Rest of the Story: Tony Wagner & DCSD
Colorado Community Media published a story on January 2, titled “Consultant mixed on school changes.” We would like to clarify some items mentioned within the story.
The article featured an interview with education author Tony Wagner. His recommendations for change, including the insights made within his books, The Global Achievement Gap and Creating Innovators, were among the many that inspired the Douglas County School District in the creation of the groundbreaking strategic plan, “New Outcomes for a New Day,” in 2010.
On DCSD’s website, Wagner is nearly always cited alongside more than a dozen education experts, whose work DCSD consulted during this process:
We did our homework. Our work is built on a convergence of recommendations for change in education. We listened to some of the best minds in education:
Carole Miller Lieber
Challenged by authors like Tony Wagner, Yong Zhao and Marc Prensky, the Douglas County School District aspires to provide a world class education for all students.

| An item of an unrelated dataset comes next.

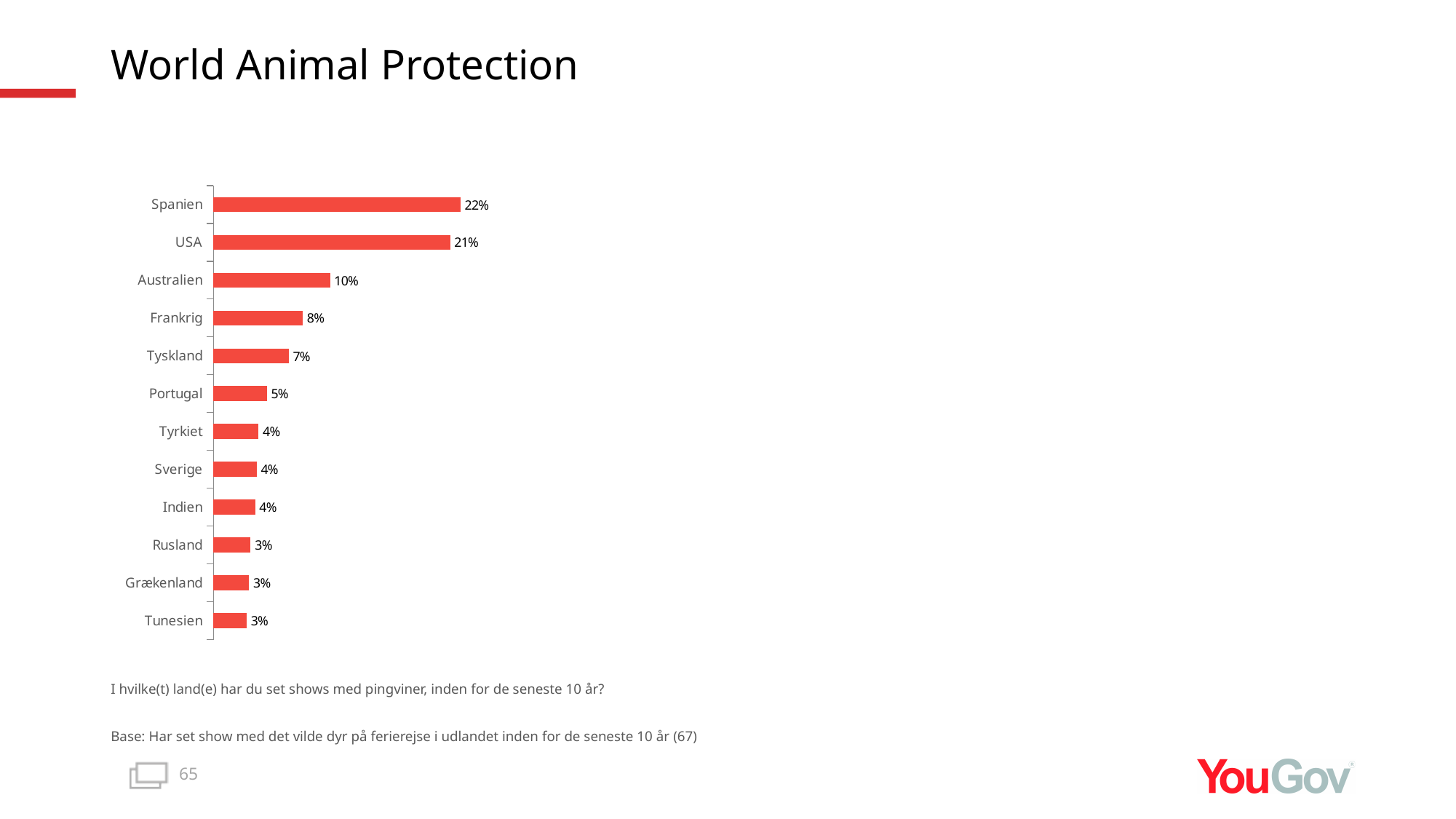
What is the value for Portugal? 5% What is the difference between the values for Australien and Frankrig? 2% What kind of chart is shown on the slide? Bar chart What is the value for Tyskland? 7% Which is larger, the value for USA or the value for Australien? USA How many countries are shown in the chart? 12 Which is larger, the value for Frankrig or the value for Portugal? Frankrig What is the difference between the values for Spanien and USA? 1% What colour are the bars in the chart? Red What is the value for Australien? 10% What is the value for Spanien? 22% Which country has the highest value? Spanien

While each one of these individuals has influenced the District’s direction, DCSD has never stated nor implied that we endorse all of the suggestions made by these experts. Additionally, we have never stated nor implied that they have endorsed our practices.
It is no surprise then that the District invited Wagner to visit in 2012, not to endorse the work of the District, but to share his insights with our teachers, administrators and the Board of Education.
Again and again, Wagner encouraged the District to move forward with its work in reshaping education, especially when it comes to the following areas:
- Encouraging students to use high-level thinking rather than a focus on test preparation
- Training teachers and treat them professionally, moving away from standardized teaching and testing.
- Providing students the flexibility to choose topics they are interested in and then create a body of evidence to showcase their mastery in a subject.
- Defining clear outcomes and goals for the District.
During a presentation to teachers on the evening of December 6, 2012, Wagner seemed genuinely impressed by the work being done in Douglas County.
“It is really a pleasure to be here. I talked at length with Liz and some of the other District leaders back in October  in Denver and the more I heard about the work all of you are doing here, the more interested I became in trying to understand this important work, and the ways that you may really be creating a model for educators around the country,” Wagner said.
At the end of the presentation, Wagner added, “The good news, from visiting your classes this afternoon is that you already have teachers doing all of these things. They are committed to doing these things. The challenge now is for you as a district to think about, how do you make these extraordinary acts of great teaching the norm in all of your classrooms in Douglas County.”
WATCH: Tony Wagner speaks to DCSD educators on December 6, 2012
Finally, the article’s author questioned the morale of teachers in the District. In 2013 our staff members participated in the Tell Colorado survey, which is administered by the Colorado Department of Education every two years. The survey asks questions on topics ranging from school safety to teaching conditions. Survey participation increased significantly over 2011 levels and DCSD results demonstrate tremendous improvement on more than 2/3 of the questions asked on the survey.
Finally, as noted in the story it has been more than two years since Wagner visited. In the time since, much has changed.
Unlike many of the other school districts inspired by Wagner and others who have called for change in American education, DCSD has actually taken action.
The District has implemented comprehensive changes to the way we teach and assess students, as well as the way we evaluate our teachers and leaders.
DCSD has been committed continuous improvement, consistently bettering our approaches through feedback from our stakeholders, including our exceptionally talented teachers.
From the very beginning we’ve based our work on a convergence of expert opinions and data, not a single voice or data point. Today is no different.